Secondo i dati del Viminale, nella città più ulivista del Bolognese un elettore su quattro ha messo la croce alla Camera ma non al Senato

da Milano

«Nel Pci mi educarono ai brogli». Così parlò Claudio Velardi nel suo libro L’anno che doveva cambiare l’Italia, edito da Mondadori. L’ex dirigente Pci, poi braccio destro di Massimo D’Alema fino al 2000, una volta chiuse le urne 2006, che consegnarono una striminzita vittoria a Romano Prodi, ammise che la «tratta delle bianche» era una delle materie di studio nella scuola del Pci.
«Inventore» del quotidiano Il Riformista nel 2002, oggi Velardi è un manager di successo delle società di lobby Reti e di marketing politico Running. Da poche settimane lavora al fianco di Antonio Bassolino per cercare di ripulire l’immagine del governatore della Campania dalle tonnellate di monnezza fumante. La sua ultima iniziativa da assessore al Turismo è una «campagna di comunicazione per dimostrare che le informazioni veicolate dai media sulla situazione campana erano vere solo in parte».
Di vero al 100% c’è sicuramente lo spaccato che emerge dalle pagine del suo libro, che oggi appare un vero e proprio «tesoretto» da spendere in campagna elettorale. «Correva l’anno 1972 - si legge a pagina 169 del libro - conclusa l’assemblea ufficiale, ebbi anche il battesimo del fuoco. Il compagno Rubino, anziano militante della sezione 1° maggio, mi avviò al master in militanza mettendomi uno spezzone di matita tra il medio e l’anulare. Lo avrei utilizzato alla prima scheda bianca intercettata». La prima di tante, viene da chiedergli. Peccato che il suo cellulare squilli più o meno a vuoto da due giorni.
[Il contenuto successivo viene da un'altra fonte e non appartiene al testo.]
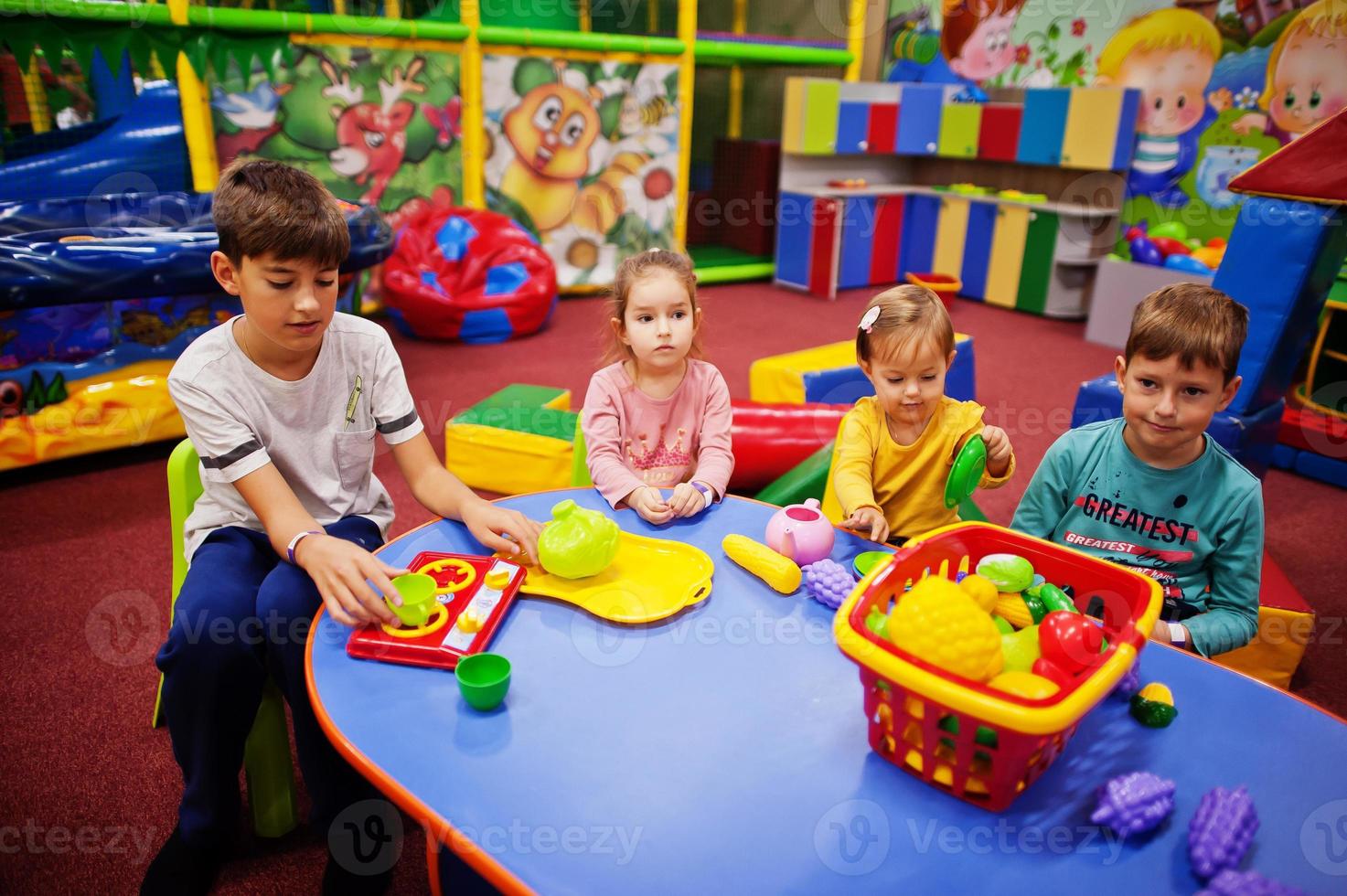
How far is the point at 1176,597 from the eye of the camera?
4.58ft

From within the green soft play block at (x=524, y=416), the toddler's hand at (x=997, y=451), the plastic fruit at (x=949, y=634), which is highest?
the plastic fruit at (x=949, y=634)

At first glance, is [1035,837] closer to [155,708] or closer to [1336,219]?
[155,708]

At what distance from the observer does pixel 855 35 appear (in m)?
5.59

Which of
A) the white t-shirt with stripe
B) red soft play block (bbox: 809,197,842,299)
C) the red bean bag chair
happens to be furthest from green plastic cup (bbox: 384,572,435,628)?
red soft play block (bbox: 809,197,842,299)

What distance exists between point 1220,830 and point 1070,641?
0.20 m

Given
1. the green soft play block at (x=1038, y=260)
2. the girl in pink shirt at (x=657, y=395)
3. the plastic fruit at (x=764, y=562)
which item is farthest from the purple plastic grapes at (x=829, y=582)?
the green soft play block at (x=1038, y=260)

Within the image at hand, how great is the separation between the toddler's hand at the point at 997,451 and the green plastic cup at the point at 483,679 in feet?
2.70

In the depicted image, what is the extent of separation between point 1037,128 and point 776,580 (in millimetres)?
4572

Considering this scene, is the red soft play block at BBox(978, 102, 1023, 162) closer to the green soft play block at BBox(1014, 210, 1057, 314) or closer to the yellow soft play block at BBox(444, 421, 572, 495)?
the green soft play block at BBox(1014, 210, 1057, 314)

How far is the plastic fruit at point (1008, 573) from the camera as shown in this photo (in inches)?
39.9

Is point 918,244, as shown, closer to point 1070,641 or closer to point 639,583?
point 639,583

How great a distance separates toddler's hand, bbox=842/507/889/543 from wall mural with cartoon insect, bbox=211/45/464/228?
3666 mm

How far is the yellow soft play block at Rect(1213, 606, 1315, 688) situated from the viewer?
1.75 m

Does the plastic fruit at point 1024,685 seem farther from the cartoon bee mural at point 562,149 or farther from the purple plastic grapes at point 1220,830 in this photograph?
the cartoon bee mural at point 562,149
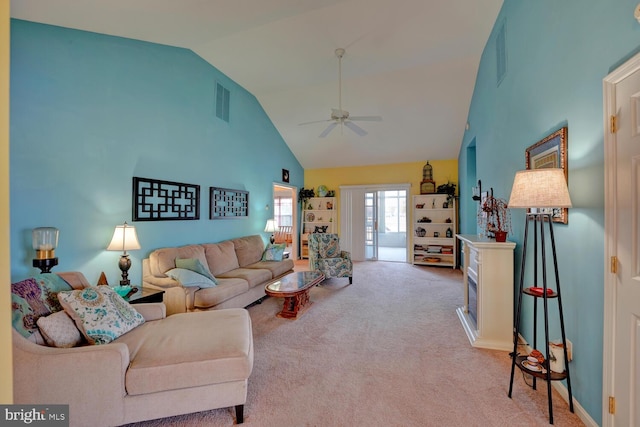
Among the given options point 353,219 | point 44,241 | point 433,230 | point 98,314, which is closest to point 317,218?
point 353,219

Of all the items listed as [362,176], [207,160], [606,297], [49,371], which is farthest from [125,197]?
[362,176]

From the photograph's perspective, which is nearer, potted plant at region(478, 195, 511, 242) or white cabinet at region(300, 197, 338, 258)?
potted plant at region(478, 195, 511, 242)

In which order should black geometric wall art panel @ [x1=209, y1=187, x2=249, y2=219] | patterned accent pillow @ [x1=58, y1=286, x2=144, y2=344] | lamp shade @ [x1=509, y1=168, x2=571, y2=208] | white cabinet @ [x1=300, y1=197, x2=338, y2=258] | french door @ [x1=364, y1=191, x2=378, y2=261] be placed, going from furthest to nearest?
white cabinet @ [x1=300, y1=197, x2=338, y2=258] < french door @ [x1=364, y1=191, x2=378, y2=261] < black geometric wall art panel @ [x1=209, y1=187, x2=249, y2=219] < patterned accent pillow @ [x1=58, y1=286, x2=144, y2=344] < lamp shade @ [x1=509, y1=168, x2=571, y2=208]

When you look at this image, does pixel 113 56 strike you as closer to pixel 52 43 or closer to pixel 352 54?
pixel 52 43

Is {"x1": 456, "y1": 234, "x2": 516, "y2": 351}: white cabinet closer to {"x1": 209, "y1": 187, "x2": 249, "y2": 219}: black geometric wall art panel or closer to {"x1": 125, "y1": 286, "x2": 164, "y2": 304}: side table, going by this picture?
{"x1": 125, "y1": 286, "x2": 164, "y2": 304}: side table

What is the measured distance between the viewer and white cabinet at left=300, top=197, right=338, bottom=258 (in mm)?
7594

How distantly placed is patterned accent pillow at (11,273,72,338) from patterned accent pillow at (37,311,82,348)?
0.18 feet

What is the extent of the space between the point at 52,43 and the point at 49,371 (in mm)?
2723

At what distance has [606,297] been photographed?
1.48 m

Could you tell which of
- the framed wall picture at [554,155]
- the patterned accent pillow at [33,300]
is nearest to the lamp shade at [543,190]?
the framed wall picture at [554,155]

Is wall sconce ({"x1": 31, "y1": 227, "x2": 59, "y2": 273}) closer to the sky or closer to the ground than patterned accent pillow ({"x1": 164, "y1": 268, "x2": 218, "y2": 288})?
closer to the sky

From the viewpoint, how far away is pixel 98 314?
5.93 ft

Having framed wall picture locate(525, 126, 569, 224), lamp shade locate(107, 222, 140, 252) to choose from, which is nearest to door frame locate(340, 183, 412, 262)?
framed wall picture locate(525, 126, 569, 224)

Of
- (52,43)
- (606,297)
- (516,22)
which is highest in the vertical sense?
(516,22)
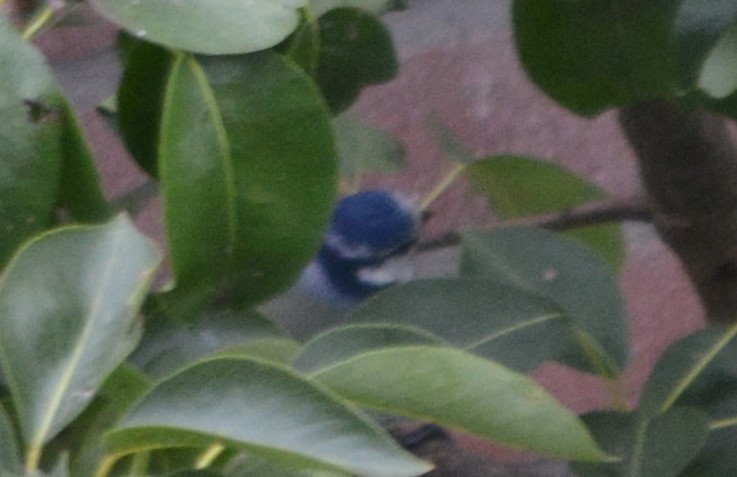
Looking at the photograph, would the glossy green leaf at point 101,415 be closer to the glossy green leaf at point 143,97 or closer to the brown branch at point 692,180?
the glossy green leaf at point 143,97

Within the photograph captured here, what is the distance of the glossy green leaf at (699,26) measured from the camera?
8.6 inches

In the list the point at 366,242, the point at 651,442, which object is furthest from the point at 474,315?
the point at 366,242

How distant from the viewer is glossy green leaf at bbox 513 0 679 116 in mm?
225

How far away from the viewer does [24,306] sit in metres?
0.17

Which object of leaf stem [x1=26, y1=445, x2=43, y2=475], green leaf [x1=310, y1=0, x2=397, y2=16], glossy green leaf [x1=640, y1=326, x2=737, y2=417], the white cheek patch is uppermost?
green leaf [x1=310, y1=0, x2=397, y2=16]

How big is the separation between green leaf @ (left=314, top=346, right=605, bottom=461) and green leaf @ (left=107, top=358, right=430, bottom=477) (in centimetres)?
2

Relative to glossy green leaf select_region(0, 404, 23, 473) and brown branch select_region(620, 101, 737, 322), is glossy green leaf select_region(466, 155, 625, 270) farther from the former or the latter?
glossy green leaf select_region(0, 404, 23, 473)

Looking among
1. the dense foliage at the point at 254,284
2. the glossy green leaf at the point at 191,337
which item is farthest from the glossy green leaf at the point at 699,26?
the glossy green leaf at the point at 191,337

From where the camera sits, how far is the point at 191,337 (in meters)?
0.20

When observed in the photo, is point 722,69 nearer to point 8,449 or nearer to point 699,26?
point 699,26

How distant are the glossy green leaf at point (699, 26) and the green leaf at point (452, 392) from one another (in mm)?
97

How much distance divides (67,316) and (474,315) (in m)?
0.11

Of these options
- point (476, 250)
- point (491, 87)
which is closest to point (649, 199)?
point (476, 250)

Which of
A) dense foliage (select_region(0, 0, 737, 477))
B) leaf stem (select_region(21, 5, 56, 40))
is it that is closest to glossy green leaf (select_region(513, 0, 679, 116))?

Il legittimo sospetto di turbativa del voto che viene agitato dal leader del Popolo della libertà, Silvio Berlusconi, trova ulteriori conferme nell’amarcord di Velardi. Che in un altro passaggio ricorda le «lezioni» nella scuola di Botteghe Oscure, dove ha imparato leggi, regolamenti e soprattutto buone maniere: «Cercate subito di capire qual è lo scrutatore fascista, quale il democristiano, simpatizzate, fate amicizia, costruite delle alleanze. Sono decisive per assegnare le schede contestate, comunque per creare un clima favorevole a noi». Parole poco rassicuranti, se pronunciate da chi è cresciuto nel mito del motto staliniano «non conta chi vota, conta chi conta i voti». C’è da sperare che tra 10 giorni il meteo dentro i seggi sia meno clemente.